When Smile Politely last spoke with Chris Broach, he was in a delicate place. The Braid guitarist and vocalist was steadily producing music with his current group The Firebird Band, but he was also going through tumultuous times in his life, and his grip on stability was tenuous. In this vulnerable state, Broach had no desire to hide his issues, even from a complete stranger. In that 2015 interview we had with him, Broach was candid and honest about his alcohol abuse. He had had enough of his life that way, and our magazine ended up being a vehicle for his catharsis. Smile Politely happened to catch Broach mid-epiphany.
When I speak with Broach two years later, he’s reflective. He doesn’t regret his honesty at all.

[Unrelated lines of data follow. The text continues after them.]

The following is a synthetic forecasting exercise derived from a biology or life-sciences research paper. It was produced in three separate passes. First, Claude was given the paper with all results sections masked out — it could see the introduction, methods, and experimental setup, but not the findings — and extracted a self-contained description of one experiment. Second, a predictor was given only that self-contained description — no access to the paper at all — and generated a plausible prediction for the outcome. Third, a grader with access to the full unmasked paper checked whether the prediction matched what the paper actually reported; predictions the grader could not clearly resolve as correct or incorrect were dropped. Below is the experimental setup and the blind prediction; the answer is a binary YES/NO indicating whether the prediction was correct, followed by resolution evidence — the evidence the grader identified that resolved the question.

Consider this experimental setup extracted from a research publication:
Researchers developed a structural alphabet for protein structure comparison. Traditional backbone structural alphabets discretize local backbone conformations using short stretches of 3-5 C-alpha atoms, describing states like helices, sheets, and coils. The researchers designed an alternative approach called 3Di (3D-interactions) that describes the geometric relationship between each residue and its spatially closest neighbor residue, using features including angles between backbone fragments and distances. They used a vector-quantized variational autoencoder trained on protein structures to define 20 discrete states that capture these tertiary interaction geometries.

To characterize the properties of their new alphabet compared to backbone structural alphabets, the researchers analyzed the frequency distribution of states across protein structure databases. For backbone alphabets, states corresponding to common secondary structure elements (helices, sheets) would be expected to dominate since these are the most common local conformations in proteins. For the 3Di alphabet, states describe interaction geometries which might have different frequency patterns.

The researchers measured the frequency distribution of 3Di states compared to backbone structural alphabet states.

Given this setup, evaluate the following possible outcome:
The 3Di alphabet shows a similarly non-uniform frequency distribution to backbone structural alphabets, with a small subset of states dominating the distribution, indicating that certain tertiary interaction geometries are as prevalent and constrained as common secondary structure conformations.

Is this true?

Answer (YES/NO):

“Interestingly, [author Tyler Durgan] caught me at a particularly vulnerable moment when he interviewed me. I had been thinking about that stuff a whole bunch and when we talked, it just kind of came out. I didn't mean to even say anything, and he certainly didn't ask. I think, in some way, I was stating out loud to someone else that I had a problem and that I wanted to fix it. Thing is, since right after that interview - and I think right before that piece came out - I have been completely clean. I knew I had to quit. The last time I drank, Braid played a festival in Brooklyn, NY. I don't remember anything about it, except that I was at the airport the next day trying not to throw up, while everyone was having a beer waiting for our plane back to our respective homes. That day was July 27, 2015. That was the first day I didn't drink, and the day before was the last day I took a drink.”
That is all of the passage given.